Lupin'de Ara

Son Bölümler: Qian Qiu Radyo Dizisi

Qian Qiu Radyo Dizisi -- 2. Sezon -- 4. bölüm yüklendi. (Bilgisayardaki bir sıkıntı nedeniyle devam edemiyorum.)

Son Bölüm

Qian Qiu yeni ekstra!! Geçmiş Günler yayınlandı!!

Bölüm 56: Çünkü ölemezdim. Yaşamak zorundaydım.

 

   Başmüfettiş beyin çalışma ve dinlenme saatleri daima mükemmel bir rutin içinde olmuştu. Yalnız bu sefer, her zamanki gibi uyanmasına rağmen kalkamadı.


   Tüm vücudu ağrı içindeydi. Bedeninin büyük çoğunluğu bir başkası tarafından sımsıkı sarılmıştı. Kımıldayamıyordu. Su Shiyu omzu ve göğsündeki belirsiz izlere bir göz gezdirdi. Yorganı sessizce yukarı çekerek Chu Mingyun'la ikisini güzelce örttü. 


   Şafak vaktinin ince ışıkları pencereden odaya düştü. Chu Mingyun hâlâ derin bir uykuda gibi görünüyordu. Başını Su Shiyu'nun omzuna gömmüş, yüzünün yarısı gölgeler içinde gizlenmişti. Kuzgun karası saçları dağılmıştı alnına. Kaşına gözüne sessizlik hakimdi. Ilık nefesi boynunun yan tarafına usulca iniyordu.


   Su Shiyu yana dönerek ona baktı, sessizdi, odaklanmıştı.


   Bir süre sonra Chu Mingyun'un dudakları hafifçe kıvrılıverdi. "Daha fazla bekleyemiyorum Shiyu." Henüz gözlerini açmadan, kısık bir sesle konuştu ansızın. "Böyle uzun uzun beni seyrediyorsun da öpmeyi düşünmüyor musun?”


   Su Shiyu şaşkına dönerken Chu Mingyun gözlerini açtı. Gözlerinin içi gülüyordu. "Öyleyse ben öpeyim." Su Shiyu’nun tepki vermesini beklemeden dudakları ile dilleri birbirlerine dolandı. Sıcaklık giderek arttı. Ta ki soluklanmak için ayrılana dek. Bu boşluktan fırsatla Su Shiyu, Chu Mingyun'un göğsüne koydu elini.


   Chu Mingyun'un dili dudaklarının kenarını yaladı. Ona hafif bir tatminsizlikle baktı. "Sorun ne?"

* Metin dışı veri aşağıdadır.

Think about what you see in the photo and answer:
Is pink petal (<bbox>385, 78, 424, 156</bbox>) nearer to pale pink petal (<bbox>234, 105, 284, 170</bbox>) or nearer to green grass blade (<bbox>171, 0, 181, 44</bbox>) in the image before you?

   Su Shiyu nefesini düzenleyerek, "Kalkma vakti." dedi.


   "Bu ne acele?" Chu Mingyun güldü, elini beline kaydırdı ve çimdikledi. "Buran ağrımıyor mu artık?"


   Parmaklarının altındaki yumuşaklık hissi anında etine kemiğine işledi. Su Shiyu onun elini çekti. "Bugün Huainan sınırından girdikten sonra karaya çıkacağız. Daha ne kadar oyalanmayı planlıyorsun?"

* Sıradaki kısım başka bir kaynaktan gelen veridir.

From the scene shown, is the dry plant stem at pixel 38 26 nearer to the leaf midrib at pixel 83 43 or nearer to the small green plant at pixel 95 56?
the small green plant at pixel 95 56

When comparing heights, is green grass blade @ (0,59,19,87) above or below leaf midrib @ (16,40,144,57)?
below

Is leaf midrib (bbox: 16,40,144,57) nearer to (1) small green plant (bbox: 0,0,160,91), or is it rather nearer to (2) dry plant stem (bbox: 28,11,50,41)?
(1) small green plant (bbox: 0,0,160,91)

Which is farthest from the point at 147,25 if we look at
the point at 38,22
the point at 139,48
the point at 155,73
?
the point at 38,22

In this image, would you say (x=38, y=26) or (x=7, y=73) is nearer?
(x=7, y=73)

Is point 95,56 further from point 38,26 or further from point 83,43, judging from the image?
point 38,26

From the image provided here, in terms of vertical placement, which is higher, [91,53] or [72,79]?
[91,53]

   "Çok uzun sürmeyecek." Chu Mingyun elini tuttu.


   Su Shiyu nazikçe kıkırdadı. "Ya kahvaltı yapmayacak mısın?"


   Chu Mingyun onun elini tutarak yüzünü ovuşturdu. Sözleri duyduğunda dudaklarını kemirdi. Başını eğerek ona dikti gözlerini. Yüzü başlı başına şefkatle doluydu. Gülüp hecelerini uzaratak, "Su Abi gelip beni yiyebilir ki." dedi.


   Bu manzara çıplak omuzlarını ve boynunu mükemmel bir şekilde tamamlıyordu. Kuzgun karası saçları saf beyaz, narin tenine yayılmıştı. Su Shiyu gözünü ondan alarak kalbindeki huzursuzluğu bastırmak için derin bir nefes aldı. Nazik bir güç ve kararlılıkla başını itti. "Kalk."

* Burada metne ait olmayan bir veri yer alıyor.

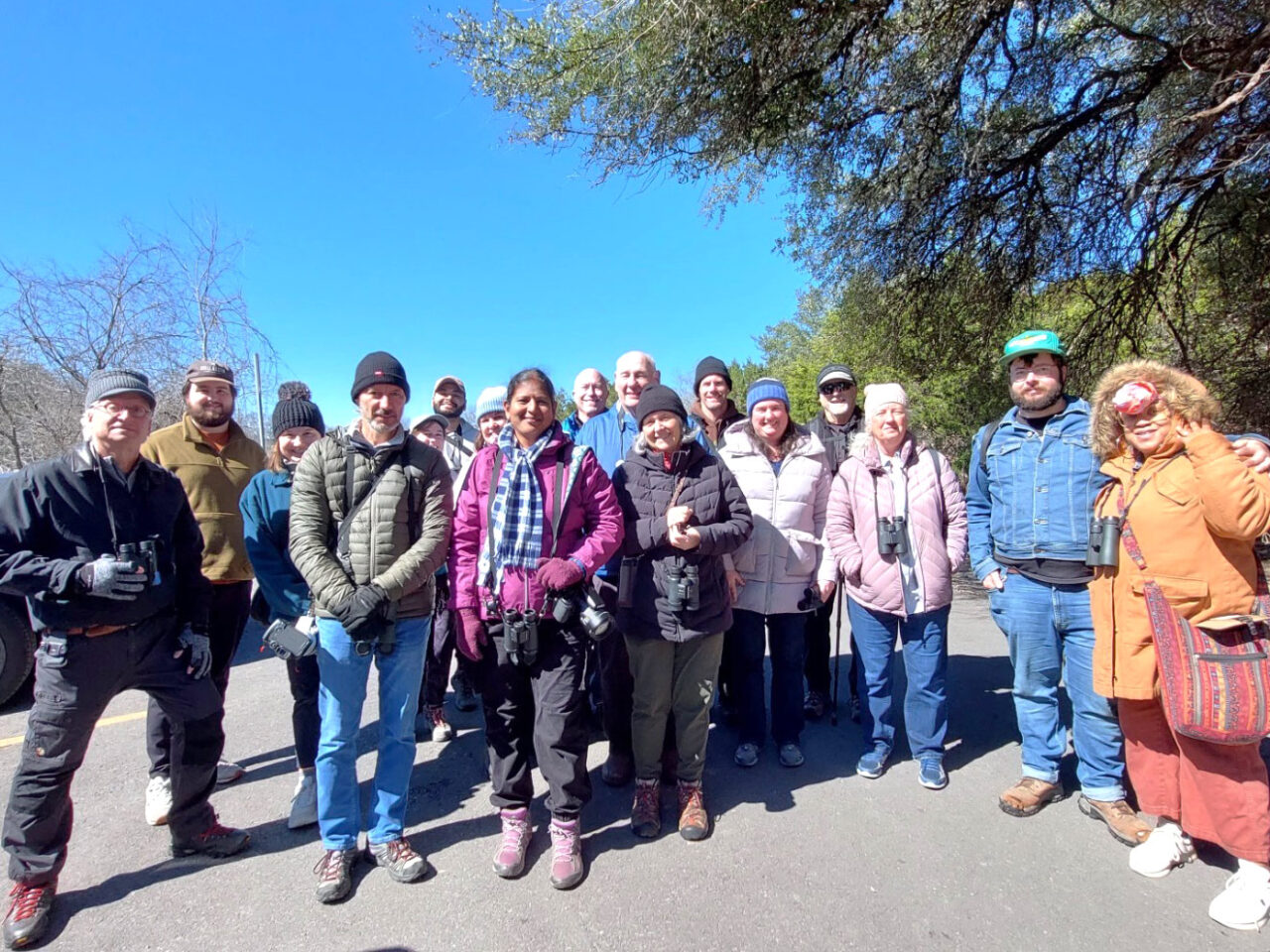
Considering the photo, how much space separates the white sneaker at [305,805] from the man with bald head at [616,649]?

   Giyinmek ve yemek yemek bir başka çılgınlık dalgasıydı. Fakat neyse ki Chu Mingyun işlerini tamamen unutmamıştı. Su Shiyu alçak boylu masada go oynarken ona sataştı. Ardından karşısına oturarak masanın üzerine kağıt ve mürekkep taşını serdi.


   Su Shiyu go taşlarını rahat rahat koyuyordu tahtaya. Sonra dönüp dikkatle el yazısına baktı. Keskin ve güçlüydü. Her kelimeyi okudu ve aniden farkına vararak, "Savaş kitabını ezberden mi yazıyorsun?" diye sordu.


   "Hm." diyerek karşılık verdi Chu Mingyun. "Bu daha önce Luo Xin'e verdiğim kitap. Erkenden yazayım ki eğer içindeki stratejilerden kullanmışsa daha sonra bakıp bulması daha kolay olsun."


   Su Shiyu başını salladı, hâlâ onun yazmasını izliyordu.


   Chu Mingyun kollarını kaldırdı ve mürekkebe batırdı. Ona bakıp gülümseyerek, "Bu kitabı okumuş muydun?" diye sordu.


   "Uzun zaman önce görmüştüm, hâlâ bazı izlenimlerim var."


   "Uzun zaman önce mi?" Chu Mingyun hafifçe kaşlarını kaldırdı. "On beş yaşındayken babanla Hunlara boyun eğdirmeye gittiğin zaman mı?"


   Su Shiyu gözlerini hafifçe kapattı, sakince cevap verdi. "O zamanlardı."


   "...Hiç Liangzhou'ya gittin mi?" diye sordu Chu Mingyun.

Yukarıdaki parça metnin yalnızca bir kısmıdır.